Morphology: Analizing Words

Morphology is the study of:

The formation of words.
Grammatical forms of the words.
Use of prefixes and suffixes in the formation of words.
How parts-of-speech (PoS) of a language are formed.
The origin of the words (etimology).

Natural Language (Morphological) Typology

Languages are divided, according to their morphology, into:

inflective or fusional: use single inflectional morphemes to denote multiple grammatical, syntactic, or semantic features;
agglutinative: words contain multiple morphemes concatenated together, but in such a manner that each word stem and affix can be isolated and identified as indicating a particular inflection or derivation (for example, passive suffix, causative suffix, etc. on verbs, plural suffix, accusative suffix, dative suffix, etc. on nouns.); and
isolating: has a morpheme per word ratio close to one, and no inflectional morphology whatsoever: in the extreme case, each word contains a single morpheme.

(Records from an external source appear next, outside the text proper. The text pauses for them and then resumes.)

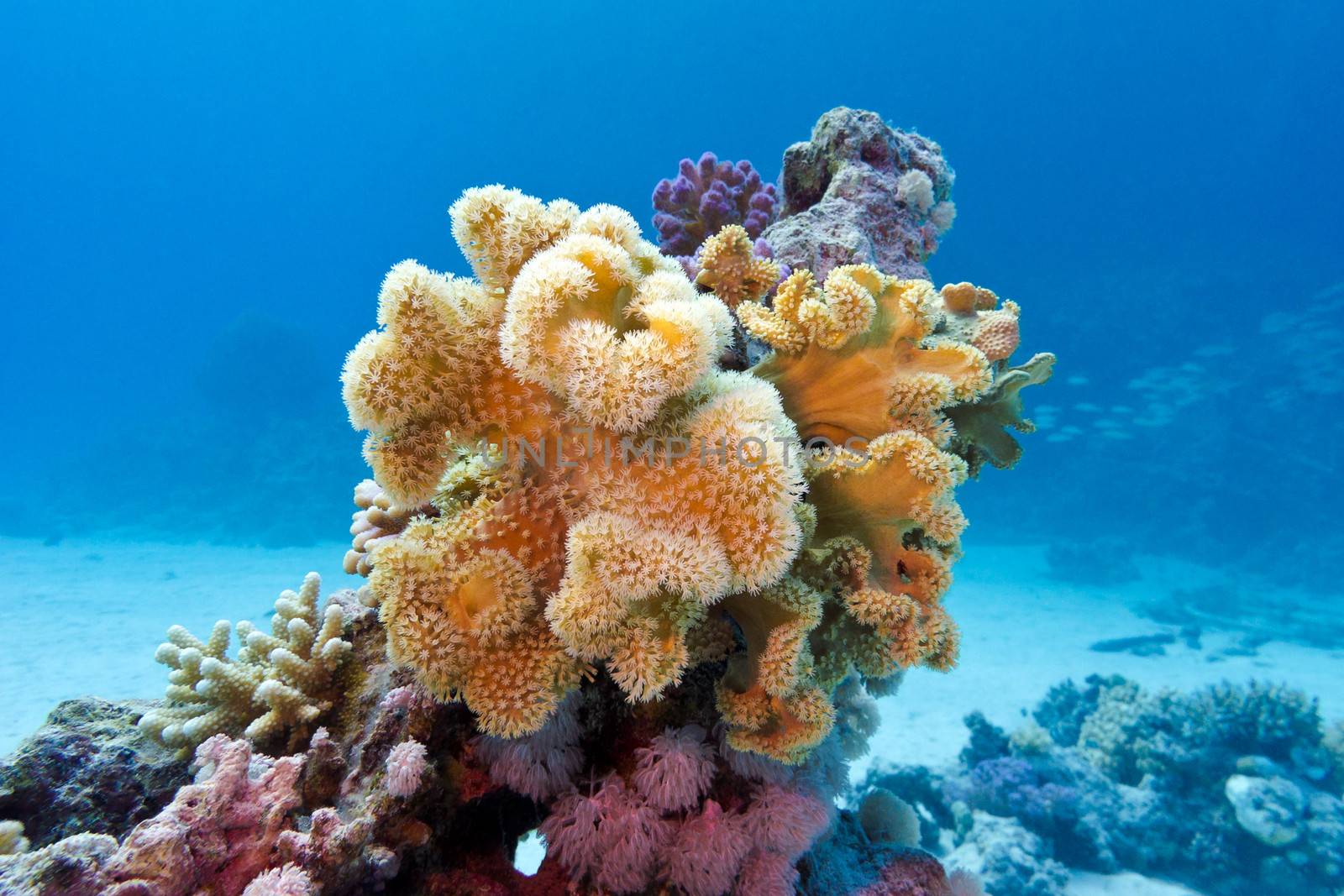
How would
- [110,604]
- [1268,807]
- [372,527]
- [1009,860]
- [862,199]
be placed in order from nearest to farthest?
[372,527], [862,199], [1009,860], [1268,807], [110,604]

Agglutination [is] a grammatical process in which words are composed of a sequence of morphemes (meaningful word elements), each of which represents not more than a single grammatical category. This term is traditionally employed in the typological classification of languages.

Turkish, Finnish, and Japanese are among the languages that form words by agglutination. The Turkish term evler-den (from the houses) is an example of a word containing a stem and two word elements; the stem is ev- “house,” the element -ler- carries the meaning of plural, and -den indicates “from.” In Wishram, a dialect of Chinook (a North American Indian language), the word ačimluda (“He will give it to you”) is composed of the elements a- “future,” -č- “he,” -i- “him,” -m- “thee,” -1- “to,” -ud- “give,” and -a “future.”

Agglutinating languages contrast with inflecting languages, in which one word element may represent several grammatical categories, and also with isolating languages, in which each word consists of only one word element. Most languages are mixtures of all three types.

(From Britannica)

Agglutinative languages have generally one grammatical category per affix while fusional languages combine multiple into one.

Some well known constructed languages are agglutinative, such as Black Speech,[6] Esperanto, Klingon, and Quenya.

Although historically, languages were divided into three basic types (isolating, inflectional, agglutinative), the traditional morphological types can be categorized by two distinct parameters:

morpheme per word ratio (how many morphemes there are per word)
degree of fusion between morphemes (how separable the inflectional morphemes of words are according to units of meaning represented)

A language is said to be more isolating than another if it has a lower morpheme per word ratio.

To illustrate the relationship between words and morphemes, the English term "rice" is a single word, consisting of only one morpheme (rice). This word has a 1:1 morpheme per word ratio. In contrast, "handshakes" is a single word consisting of three morphemes (hand, shake, -s). This word has a 3:1 morpheme per word ratio. On average, words in English have a morpheme per word ratio substantially greater than one.

Morphological Parsing

The term morphological parsing is related to the parsing of morphemes. We can define morphological parsing as the problem of recognizing that a word breaks down into smaller meaningful units called morphemes producing some sort of linguistic structure for it. For example, we can break the word foxes into two: fox and -es. We can therefore see that the word foxes is made up of two morphemes, one is fox and other is -es.

Morphotactics

Morphotactics is the model of morpheme ordering. It specifies which classes of morphemes can follow other classes of morphemes inside a word. For example, morphotacticly, the English plural morpheme always follows the noun rather than preceding it.

Nonconcatenative Morphology

Nonconcatenative morphology, also called discontinuous morphology and introflection, is a form of word formation and inflection in which the root is modified and which does not involve stringing morphemes together sequentially.

Types

Apophony (including Ablaut and Umlaut)

Transfixation

Vowel and consonant morphemes are interdigitated. For example, depending on the vowels, the Arabic consonantal root k-t-b can have different but semantically related meanings. Thus, [kataba] 'he wrote' and [kitaːb] 'book' both come from the root k-t-b. Words from k-t-b are formed by filling in the vowels, e.g. kitāb "book", kutub "books", kātib "writer", kuttāb "writers", kataba "he wrote", yaktubu "he writes", etc.

Extensive use of transfixation only occurs in Afro-Asiatic and some Nilo-Saharan languages (such as Lugbara) and is rare or unknown elsewhere.

Reduplication

A process in which all or part of the root is reduplicated.

Computational Morphology

Morphology and Regular Expressions*

Finate State Transducers (FSTs)

According to one source:

The appropriate tool for morphological analysis of languages with non-trivial morphology is finite state transducers. There are robust implementations that you can track down and use. [...]

FSTs are based on finite-state automata, like (pure) regular expressions, but they are by no means a drop-in replacement. They are rather complex, so if your goals are simple (e.g., syllabification for purposes of hyphenation) you may want to look for something simpler. (There are machine-learning algorithms that will learn hyphenation, for example.) If you are indeed interested in morphological analysis, you have to make the effort to look at FSTs.